Goal: Copy out the rows word for word, starting with the line that contains "What is the distance from this" and going on through the line that contains "2.67 meters".

***** Extracted information

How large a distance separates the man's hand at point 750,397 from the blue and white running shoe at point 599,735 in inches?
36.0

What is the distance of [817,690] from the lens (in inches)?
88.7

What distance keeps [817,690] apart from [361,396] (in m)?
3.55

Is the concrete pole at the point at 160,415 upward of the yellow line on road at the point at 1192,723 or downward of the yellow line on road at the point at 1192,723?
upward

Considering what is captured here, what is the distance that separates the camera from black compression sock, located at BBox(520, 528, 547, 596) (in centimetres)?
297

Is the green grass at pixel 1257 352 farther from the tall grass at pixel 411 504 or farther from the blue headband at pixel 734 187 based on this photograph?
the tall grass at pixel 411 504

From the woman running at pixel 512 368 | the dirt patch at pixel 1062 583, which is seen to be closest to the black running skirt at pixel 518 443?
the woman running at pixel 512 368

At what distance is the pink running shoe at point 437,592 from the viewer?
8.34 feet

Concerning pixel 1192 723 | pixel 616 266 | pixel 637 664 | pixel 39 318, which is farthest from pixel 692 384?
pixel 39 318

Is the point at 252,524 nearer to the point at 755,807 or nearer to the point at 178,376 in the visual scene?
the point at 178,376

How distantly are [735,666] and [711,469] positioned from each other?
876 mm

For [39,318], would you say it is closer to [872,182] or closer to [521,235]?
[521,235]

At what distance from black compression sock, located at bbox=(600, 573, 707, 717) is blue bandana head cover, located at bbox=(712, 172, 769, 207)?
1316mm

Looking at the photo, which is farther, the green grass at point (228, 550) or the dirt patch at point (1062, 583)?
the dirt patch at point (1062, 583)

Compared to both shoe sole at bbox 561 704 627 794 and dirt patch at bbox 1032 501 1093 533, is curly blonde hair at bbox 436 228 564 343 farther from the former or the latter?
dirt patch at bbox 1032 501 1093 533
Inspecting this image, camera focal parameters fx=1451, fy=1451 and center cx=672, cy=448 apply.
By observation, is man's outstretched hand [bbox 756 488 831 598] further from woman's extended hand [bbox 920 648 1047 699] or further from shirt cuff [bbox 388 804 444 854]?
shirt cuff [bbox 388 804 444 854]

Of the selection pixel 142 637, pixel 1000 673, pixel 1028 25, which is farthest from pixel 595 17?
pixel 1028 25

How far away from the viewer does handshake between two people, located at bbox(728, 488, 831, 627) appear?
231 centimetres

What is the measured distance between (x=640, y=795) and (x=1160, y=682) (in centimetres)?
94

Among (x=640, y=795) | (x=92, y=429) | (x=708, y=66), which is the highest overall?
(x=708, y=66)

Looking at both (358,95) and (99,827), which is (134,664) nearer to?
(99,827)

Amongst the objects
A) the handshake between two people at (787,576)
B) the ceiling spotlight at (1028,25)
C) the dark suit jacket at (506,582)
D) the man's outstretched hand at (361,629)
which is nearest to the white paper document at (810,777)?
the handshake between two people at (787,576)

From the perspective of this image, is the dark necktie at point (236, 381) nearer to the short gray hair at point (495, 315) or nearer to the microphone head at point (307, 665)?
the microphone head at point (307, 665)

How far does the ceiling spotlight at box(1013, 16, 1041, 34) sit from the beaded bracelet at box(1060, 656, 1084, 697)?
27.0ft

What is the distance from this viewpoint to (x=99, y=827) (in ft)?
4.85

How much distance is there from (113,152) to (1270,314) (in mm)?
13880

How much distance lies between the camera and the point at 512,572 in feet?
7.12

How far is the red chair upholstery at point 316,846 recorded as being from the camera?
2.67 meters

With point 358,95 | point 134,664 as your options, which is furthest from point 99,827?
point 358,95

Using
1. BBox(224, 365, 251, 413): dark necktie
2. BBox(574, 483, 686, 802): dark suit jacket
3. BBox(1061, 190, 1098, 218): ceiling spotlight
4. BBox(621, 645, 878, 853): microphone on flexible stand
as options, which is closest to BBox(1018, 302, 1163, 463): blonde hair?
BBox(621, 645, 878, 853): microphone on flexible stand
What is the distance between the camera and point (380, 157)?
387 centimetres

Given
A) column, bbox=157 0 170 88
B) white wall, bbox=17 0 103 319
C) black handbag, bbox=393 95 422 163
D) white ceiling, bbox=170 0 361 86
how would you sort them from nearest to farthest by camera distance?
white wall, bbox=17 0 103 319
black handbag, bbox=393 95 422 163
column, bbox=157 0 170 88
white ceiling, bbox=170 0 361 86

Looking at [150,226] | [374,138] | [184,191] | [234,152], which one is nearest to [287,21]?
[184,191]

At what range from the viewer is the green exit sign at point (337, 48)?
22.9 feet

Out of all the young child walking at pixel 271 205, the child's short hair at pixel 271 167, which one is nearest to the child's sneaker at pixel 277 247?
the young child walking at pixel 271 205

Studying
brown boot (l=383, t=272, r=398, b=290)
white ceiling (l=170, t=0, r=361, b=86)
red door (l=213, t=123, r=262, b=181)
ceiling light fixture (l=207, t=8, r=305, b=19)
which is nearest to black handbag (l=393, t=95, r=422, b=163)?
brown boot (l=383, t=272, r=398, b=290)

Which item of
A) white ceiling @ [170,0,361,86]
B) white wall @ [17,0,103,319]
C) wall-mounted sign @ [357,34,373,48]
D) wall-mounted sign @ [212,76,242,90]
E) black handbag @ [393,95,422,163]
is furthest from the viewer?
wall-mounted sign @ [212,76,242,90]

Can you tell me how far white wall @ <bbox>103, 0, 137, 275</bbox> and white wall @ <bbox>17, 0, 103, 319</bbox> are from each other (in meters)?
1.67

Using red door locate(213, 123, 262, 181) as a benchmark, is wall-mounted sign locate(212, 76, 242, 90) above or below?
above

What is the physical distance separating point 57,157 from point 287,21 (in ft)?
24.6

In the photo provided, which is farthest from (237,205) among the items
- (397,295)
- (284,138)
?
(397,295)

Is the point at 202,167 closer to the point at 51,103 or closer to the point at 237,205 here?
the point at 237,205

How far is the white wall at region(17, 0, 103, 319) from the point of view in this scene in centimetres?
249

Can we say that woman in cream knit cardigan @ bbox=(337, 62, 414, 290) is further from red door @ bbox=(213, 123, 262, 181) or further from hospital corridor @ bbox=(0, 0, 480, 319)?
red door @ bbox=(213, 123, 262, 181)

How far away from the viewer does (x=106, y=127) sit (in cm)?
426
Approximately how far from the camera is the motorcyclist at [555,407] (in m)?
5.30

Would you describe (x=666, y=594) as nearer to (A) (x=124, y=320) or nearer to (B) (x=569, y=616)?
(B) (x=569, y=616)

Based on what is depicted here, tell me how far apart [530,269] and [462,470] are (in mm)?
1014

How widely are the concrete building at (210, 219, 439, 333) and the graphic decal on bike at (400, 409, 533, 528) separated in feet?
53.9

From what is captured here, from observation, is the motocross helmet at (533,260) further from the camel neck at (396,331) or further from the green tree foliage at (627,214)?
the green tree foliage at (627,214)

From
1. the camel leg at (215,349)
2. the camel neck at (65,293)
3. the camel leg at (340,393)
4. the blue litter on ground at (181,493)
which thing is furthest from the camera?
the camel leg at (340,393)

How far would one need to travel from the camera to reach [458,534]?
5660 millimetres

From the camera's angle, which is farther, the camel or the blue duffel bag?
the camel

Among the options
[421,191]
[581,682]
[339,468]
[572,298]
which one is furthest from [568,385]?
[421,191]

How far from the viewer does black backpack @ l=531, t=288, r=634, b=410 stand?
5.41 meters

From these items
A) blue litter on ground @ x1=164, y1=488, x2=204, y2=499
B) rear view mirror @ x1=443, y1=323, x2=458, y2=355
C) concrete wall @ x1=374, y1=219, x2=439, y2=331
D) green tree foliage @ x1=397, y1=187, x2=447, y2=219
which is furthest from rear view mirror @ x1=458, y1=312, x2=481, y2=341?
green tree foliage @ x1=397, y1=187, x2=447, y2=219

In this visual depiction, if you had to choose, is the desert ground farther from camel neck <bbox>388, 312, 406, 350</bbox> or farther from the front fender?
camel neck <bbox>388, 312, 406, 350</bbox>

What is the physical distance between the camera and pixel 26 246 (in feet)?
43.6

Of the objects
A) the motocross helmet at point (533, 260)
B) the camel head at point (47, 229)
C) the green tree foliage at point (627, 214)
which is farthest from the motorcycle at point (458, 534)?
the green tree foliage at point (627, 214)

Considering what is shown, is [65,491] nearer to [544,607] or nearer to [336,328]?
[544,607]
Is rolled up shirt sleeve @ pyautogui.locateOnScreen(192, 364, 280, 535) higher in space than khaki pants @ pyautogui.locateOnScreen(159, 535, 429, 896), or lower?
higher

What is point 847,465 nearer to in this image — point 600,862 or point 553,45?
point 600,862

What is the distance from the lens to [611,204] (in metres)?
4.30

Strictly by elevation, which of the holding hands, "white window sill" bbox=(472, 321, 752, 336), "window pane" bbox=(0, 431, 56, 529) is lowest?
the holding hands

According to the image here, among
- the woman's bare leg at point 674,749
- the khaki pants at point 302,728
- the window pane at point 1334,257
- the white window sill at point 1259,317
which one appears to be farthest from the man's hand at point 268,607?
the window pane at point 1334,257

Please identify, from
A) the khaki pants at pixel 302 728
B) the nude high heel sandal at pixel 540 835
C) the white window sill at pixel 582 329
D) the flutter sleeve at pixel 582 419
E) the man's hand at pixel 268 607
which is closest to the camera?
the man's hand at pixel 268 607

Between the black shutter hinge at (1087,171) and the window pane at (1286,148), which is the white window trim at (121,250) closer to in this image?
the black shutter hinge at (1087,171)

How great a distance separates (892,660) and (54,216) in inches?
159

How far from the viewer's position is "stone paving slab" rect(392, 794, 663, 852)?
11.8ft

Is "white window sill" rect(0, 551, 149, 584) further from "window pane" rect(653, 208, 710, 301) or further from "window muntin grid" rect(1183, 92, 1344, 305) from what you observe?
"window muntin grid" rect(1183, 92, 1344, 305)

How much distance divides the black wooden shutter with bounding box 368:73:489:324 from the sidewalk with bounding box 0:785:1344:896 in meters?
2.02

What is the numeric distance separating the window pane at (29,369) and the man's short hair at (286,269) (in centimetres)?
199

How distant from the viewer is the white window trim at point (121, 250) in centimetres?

**********

Complete response:
What is the distance from this viewpoint to (x=99, y=827) (in ft)?
4.85

How much distance is there from (113,152) to (1270,314) (in mm)?
13880

How much distance lies between the camera and the point at 512,572 in feet?
7.12

How far is the red chair upholstery at point 316,846 recorded as being from the camera?
2.67 meters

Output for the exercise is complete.